Reproduce word for word the stretch of entries from the line containing "Zákon o štátnej" through the line containing "Live your Dream Square Art Prints". Leave the pictures out of your answer.

+++ Data +++

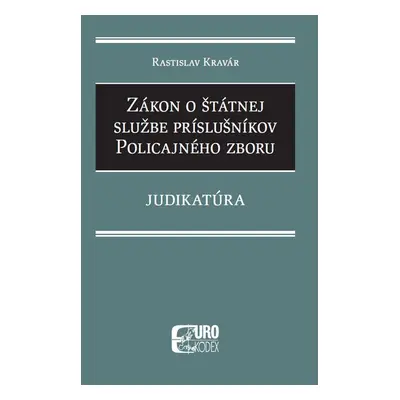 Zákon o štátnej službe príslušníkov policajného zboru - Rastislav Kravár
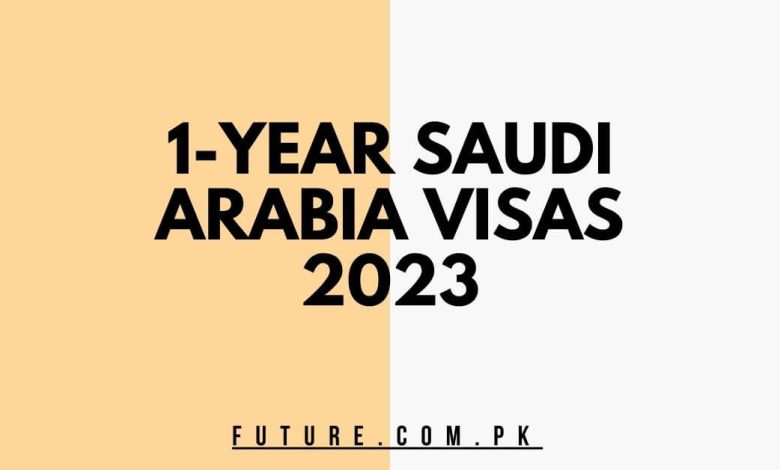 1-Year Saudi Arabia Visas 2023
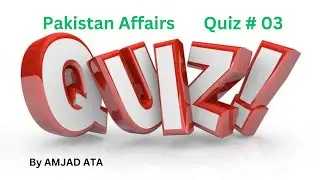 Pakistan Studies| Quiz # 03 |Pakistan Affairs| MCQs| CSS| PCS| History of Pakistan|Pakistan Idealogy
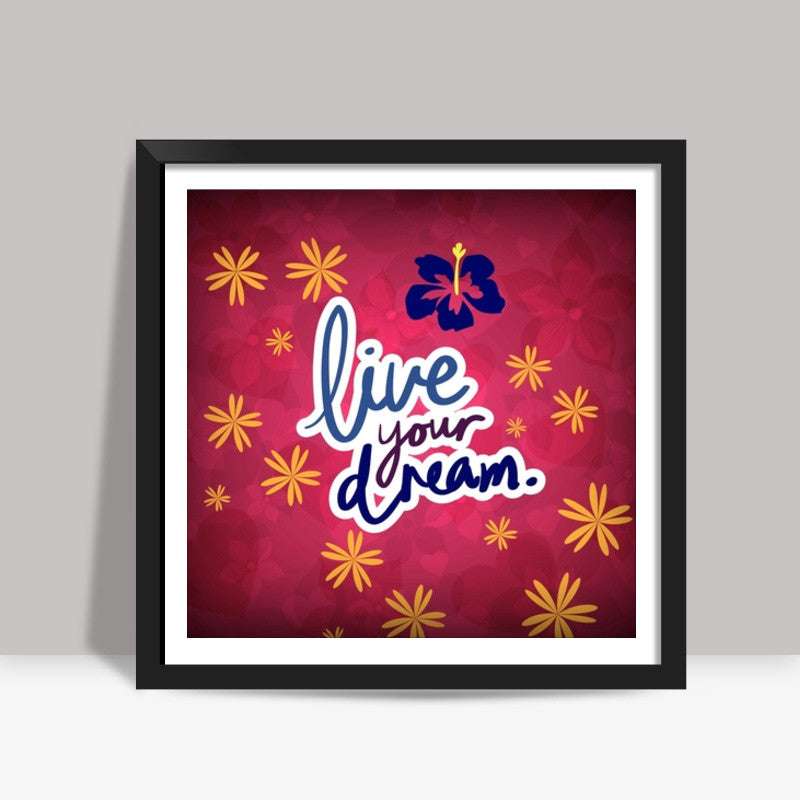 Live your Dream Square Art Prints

+++
+++ Data +++

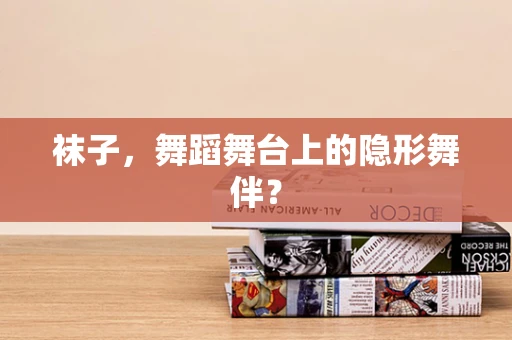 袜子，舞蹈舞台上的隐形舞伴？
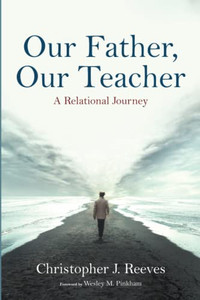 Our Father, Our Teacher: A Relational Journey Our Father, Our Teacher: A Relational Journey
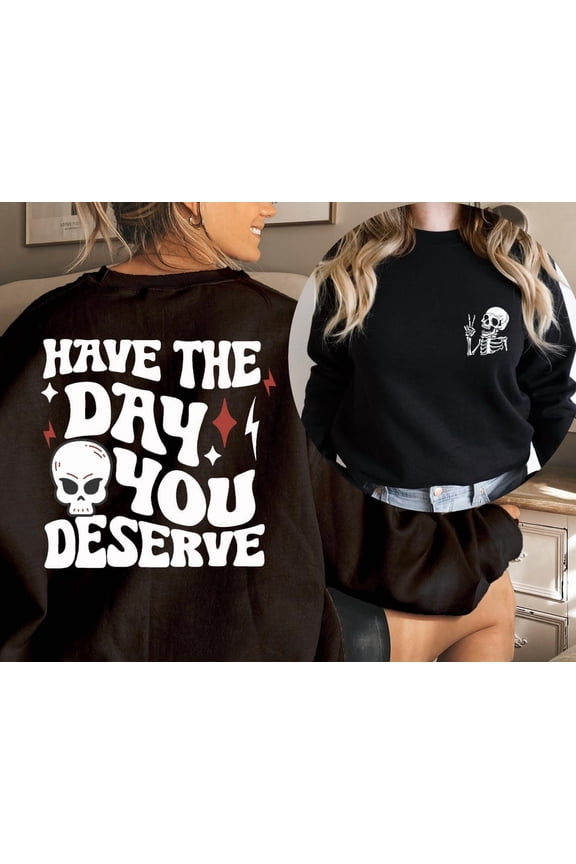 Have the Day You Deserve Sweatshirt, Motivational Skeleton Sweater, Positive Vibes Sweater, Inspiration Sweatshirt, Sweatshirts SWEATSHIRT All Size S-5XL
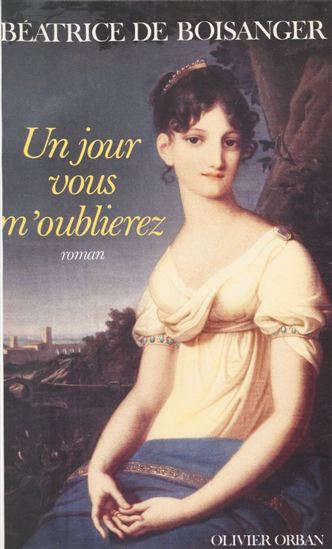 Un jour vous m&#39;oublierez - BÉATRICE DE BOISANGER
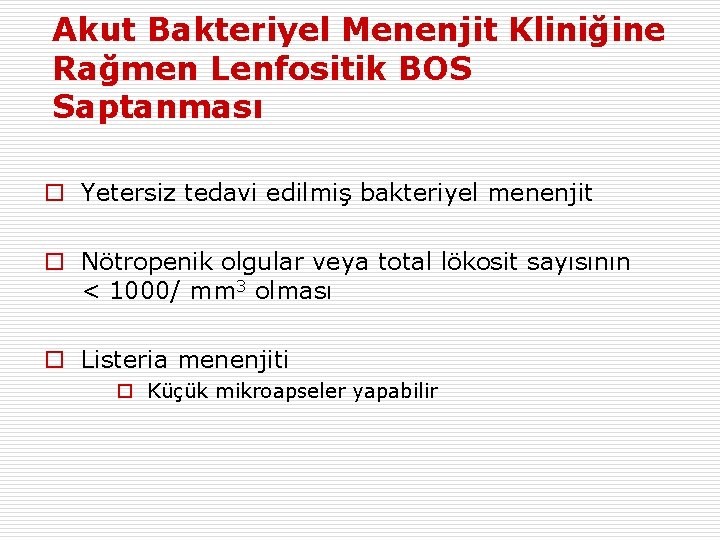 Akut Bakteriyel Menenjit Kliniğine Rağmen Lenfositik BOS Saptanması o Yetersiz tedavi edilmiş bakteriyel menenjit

+++

### Response box
 Zákon o štátnej službe príslušníkov policajného zboru - Rastislav Kravár
 1-Year Saudi Arabia Visas 2023
 Pakistan Studies| Quiz # 03 |Pakistan Affairs| MCQs| CSS| PCS| History of Pakistan|Pakistan Idealogy
 Live your Dream Square Art Prints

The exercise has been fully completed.